• Your task
Search the entries for the word "water" and copy each line that has it.

• Data shown
┌──

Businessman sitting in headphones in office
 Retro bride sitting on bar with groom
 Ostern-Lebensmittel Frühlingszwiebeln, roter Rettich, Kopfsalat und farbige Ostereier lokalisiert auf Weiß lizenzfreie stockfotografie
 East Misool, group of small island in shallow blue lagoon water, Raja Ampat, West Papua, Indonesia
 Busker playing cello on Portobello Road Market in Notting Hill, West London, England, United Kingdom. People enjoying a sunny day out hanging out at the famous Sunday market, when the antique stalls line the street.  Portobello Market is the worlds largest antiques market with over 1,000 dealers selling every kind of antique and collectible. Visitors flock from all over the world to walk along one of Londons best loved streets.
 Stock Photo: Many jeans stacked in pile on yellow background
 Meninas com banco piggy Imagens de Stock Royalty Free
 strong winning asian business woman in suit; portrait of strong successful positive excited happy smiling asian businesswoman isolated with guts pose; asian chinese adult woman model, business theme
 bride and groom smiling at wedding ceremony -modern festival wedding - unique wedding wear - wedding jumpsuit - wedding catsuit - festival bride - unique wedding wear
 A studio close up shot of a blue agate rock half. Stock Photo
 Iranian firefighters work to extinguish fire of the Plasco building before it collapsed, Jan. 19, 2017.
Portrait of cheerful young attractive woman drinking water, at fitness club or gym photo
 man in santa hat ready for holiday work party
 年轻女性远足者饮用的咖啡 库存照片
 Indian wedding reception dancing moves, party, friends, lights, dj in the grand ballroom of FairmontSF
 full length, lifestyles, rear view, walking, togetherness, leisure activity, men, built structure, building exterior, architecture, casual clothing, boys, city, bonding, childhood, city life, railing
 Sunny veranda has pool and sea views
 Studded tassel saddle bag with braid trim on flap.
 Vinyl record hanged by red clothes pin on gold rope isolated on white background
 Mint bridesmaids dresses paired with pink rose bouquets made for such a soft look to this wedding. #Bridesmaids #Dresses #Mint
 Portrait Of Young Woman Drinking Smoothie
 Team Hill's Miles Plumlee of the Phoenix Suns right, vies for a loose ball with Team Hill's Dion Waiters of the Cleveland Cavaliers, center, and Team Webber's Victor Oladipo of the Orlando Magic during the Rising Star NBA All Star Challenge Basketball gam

└──

• Exercise response
 East Misool, group of small island in shallow blue lagoon water, Raja Ampat, West Papua, Indonesia
Portrait of cheerful young attractive woman drinking water, at fitness club or gym photo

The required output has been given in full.